Displaying variability

There are many ways to display data. Some place more emphasis on visualizing averages, trends, proportional changes, etc. The purpose of including error bars in the Community Charts graphs is to provide a sense of uncertainty. The error bars in this application will only every provide a view of one of several sources of uncertainty in future climate projections, specifically variability around an estimator used to measure the average of a handful of climate models across a period of ten years.

Even when using the range of the models to inform the error bars, this is an underestimation of uncertainty, which is another argument against bothering with the substantially even narrower standard deviation bars. If you look back at the error bars in the original Community Charts example graph, they are suggestive of a level of precision regarding the future that begs criticism (and as mentioned in a previous side note, they may be flat out wrong). An informed viewer will know to disregard such narrow bars (so why have them?), if for no other reason that an awareness that the bars cannot possibly be intended to portray a complete profile of uncertainty about the future. Most will interpret them as suggesting the colored bars are highly precise with regarding predicting the future.

Overlay error bars

We have already seen one method for visualizing variability, which is to overlay error bars on top of the primary bars of the bar plot. This is in keeping with what was done in the original version (questionable precision aside). The only difference considered so far was regarding what statistic to use as a measure of dispersion, the standard deviation or the range. Others could be considered, such as the inter-quartile range (IQR), but as mentioned previously, there are so few data points contributing to estimation of variability that some statistics just won’t work.

To recap, and for comparison with subsequent plots, here are two plots with error bars using CRU 3.2 data. The first shows a range bar and the second shows +/- one standard deviation from the five-model average.

Floating bars

The focus now is on plotting the data differently, in a way that will enhance the view of variability, while at the same time benefiting from complete removal of the bar baseline problem (for temperature). Whereas measures of spread or dispersion around a mean cannot be inferred from looking at a mean value (this is why we must add explicit error bars), measures of center can be inferred relatively easily from a plot of dispersion without having to add layers to the plot. Here are plots of the same data corresponding to the two plots above.
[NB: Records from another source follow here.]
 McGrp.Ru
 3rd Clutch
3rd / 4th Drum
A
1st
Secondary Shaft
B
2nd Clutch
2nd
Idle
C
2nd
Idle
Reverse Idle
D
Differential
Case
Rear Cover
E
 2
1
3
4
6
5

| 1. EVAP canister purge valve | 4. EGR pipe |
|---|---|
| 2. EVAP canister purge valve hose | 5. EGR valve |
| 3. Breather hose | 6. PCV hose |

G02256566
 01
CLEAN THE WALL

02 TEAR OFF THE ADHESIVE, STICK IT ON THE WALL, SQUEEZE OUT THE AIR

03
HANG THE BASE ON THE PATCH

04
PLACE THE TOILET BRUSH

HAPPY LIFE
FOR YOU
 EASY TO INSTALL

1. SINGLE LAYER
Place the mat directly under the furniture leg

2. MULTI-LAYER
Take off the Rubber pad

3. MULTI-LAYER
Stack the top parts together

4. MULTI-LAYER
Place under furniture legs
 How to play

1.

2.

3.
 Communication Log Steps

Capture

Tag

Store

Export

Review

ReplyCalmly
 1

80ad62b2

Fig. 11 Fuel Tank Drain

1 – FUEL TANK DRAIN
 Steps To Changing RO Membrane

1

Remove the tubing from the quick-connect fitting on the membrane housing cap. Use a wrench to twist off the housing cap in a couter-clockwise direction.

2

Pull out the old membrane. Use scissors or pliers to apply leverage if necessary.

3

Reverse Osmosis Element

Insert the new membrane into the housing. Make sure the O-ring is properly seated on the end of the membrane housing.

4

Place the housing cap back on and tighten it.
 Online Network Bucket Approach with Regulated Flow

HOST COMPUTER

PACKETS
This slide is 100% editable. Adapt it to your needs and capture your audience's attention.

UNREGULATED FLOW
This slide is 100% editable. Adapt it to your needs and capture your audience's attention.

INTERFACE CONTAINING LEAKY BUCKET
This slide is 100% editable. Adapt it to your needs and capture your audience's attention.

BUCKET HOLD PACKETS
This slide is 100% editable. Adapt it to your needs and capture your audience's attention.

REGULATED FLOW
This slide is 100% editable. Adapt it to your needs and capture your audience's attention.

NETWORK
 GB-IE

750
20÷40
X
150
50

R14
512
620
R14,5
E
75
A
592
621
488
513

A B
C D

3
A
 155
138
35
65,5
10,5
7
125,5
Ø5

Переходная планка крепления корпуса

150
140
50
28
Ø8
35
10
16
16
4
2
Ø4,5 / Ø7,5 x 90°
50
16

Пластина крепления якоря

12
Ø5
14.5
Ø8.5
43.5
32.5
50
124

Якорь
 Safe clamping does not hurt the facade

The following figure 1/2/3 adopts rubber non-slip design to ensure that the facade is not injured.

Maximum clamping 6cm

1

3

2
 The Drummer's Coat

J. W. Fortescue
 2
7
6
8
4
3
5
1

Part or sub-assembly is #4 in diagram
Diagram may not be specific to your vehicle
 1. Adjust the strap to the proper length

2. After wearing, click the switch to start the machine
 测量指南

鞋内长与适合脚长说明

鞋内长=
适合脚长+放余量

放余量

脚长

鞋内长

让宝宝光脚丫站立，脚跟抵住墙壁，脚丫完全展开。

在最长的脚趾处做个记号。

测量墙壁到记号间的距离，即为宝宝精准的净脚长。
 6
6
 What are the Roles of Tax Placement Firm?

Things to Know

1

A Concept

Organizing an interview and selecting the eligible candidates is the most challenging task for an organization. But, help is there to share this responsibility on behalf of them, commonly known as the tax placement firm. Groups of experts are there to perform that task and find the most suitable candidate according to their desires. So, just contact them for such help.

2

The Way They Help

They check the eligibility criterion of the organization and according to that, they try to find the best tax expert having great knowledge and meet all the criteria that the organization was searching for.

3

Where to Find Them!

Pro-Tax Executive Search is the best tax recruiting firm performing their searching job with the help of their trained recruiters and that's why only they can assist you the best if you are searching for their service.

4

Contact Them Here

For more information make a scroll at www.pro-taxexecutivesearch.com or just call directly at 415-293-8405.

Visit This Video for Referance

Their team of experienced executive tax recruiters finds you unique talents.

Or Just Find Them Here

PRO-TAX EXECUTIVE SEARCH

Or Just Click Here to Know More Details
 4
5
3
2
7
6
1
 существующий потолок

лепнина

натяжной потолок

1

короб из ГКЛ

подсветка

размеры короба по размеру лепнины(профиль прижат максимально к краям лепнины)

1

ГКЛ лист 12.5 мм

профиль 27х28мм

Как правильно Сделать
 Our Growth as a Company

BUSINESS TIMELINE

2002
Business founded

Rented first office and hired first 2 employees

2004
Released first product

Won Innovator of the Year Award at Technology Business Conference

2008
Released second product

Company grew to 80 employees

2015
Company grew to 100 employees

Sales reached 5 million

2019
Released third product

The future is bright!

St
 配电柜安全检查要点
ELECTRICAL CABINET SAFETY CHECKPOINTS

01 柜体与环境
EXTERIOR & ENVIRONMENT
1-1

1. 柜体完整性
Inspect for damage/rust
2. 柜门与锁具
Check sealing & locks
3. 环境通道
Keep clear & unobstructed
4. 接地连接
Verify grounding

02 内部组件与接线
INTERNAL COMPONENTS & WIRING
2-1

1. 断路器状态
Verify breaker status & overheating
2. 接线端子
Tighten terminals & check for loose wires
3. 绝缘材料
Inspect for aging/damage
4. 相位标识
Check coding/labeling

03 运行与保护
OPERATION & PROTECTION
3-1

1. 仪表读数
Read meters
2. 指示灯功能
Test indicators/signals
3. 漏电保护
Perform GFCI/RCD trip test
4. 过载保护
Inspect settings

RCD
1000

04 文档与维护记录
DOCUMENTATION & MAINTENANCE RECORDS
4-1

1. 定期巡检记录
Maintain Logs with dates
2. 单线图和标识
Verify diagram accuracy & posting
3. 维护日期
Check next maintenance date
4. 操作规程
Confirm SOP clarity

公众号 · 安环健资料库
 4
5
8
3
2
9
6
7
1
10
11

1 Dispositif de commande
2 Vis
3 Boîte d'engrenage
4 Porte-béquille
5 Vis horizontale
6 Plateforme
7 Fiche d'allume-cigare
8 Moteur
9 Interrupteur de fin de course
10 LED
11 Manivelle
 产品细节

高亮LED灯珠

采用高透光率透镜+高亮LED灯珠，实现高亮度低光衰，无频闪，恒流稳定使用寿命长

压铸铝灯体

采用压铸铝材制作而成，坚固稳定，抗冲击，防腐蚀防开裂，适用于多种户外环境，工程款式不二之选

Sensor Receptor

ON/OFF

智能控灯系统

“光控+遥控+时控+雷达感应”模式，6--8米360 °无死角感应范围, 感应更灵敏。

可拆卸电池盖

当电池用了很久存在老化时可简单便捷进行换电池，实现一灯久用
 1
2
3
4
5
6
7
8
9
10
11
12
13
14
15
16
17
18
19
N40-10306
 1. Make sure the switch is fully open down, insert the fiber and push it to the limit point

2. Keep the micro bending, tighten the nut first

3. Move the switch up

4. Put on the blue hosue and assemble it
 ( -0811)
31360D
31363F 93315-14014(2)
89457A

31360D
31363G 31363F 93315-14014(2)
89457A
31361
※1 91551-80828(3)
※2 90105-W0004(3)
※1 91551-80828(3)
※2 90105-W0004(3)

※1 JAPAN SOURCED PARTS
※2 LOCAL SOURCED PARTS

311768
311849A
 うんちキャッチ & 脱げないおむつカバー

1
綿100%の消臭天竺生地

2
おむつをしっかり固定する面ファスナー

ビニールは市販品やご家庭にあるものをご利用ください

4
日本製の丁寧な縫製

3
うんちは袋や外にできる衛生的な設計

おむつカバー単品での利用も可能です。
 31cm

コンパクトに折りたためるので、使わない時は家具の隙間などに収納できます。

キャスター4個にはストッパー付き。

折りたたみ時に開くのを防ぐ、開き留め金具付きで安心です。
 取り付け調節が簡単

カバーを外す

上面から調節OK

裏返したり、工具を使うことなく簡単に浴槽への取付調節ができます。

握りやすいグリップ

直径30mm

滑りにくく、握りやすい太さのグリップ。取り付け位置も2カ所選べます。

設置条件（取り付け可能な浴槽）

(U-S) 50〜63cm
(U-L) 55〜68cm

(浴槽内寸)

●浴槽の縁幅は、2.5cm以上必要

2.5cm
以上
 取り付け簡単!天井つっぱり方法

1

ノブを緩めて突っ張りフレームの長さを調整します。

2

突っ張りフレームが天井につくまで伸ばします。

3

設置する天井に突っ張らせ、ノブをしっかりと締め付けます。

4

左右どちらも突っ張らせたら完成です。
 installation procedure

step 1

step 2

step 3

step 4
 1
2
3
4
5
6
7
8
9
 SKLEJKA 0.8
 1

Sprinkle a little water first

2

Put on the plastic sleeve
Referring back to the discussion of CRU 3.2 data and error bars, it is clear how the ability to have error bars for the historical baseline period assists in this Community Charts plot. There is something to see. Without some measure of dispersion around the historical baseline average, the twelve spaces for historical bars in this plot would be blank.

With PRISM data we do not have a measure of inter-annual variability or any other measure of uncertainty. To give the user something to look at for mere visual orientation - which is after all the main goal of including the historical baseline despite it being based on an different data source - we have to fake an error bar to at least provide a little rectangle of sorts to remind them where the historical mean is located. I suppose this can also remind us that PRISM is not perfectly estimated either, even though the little rectangle means nothing. It’s basically still a point value, but I want it to be clearly visible.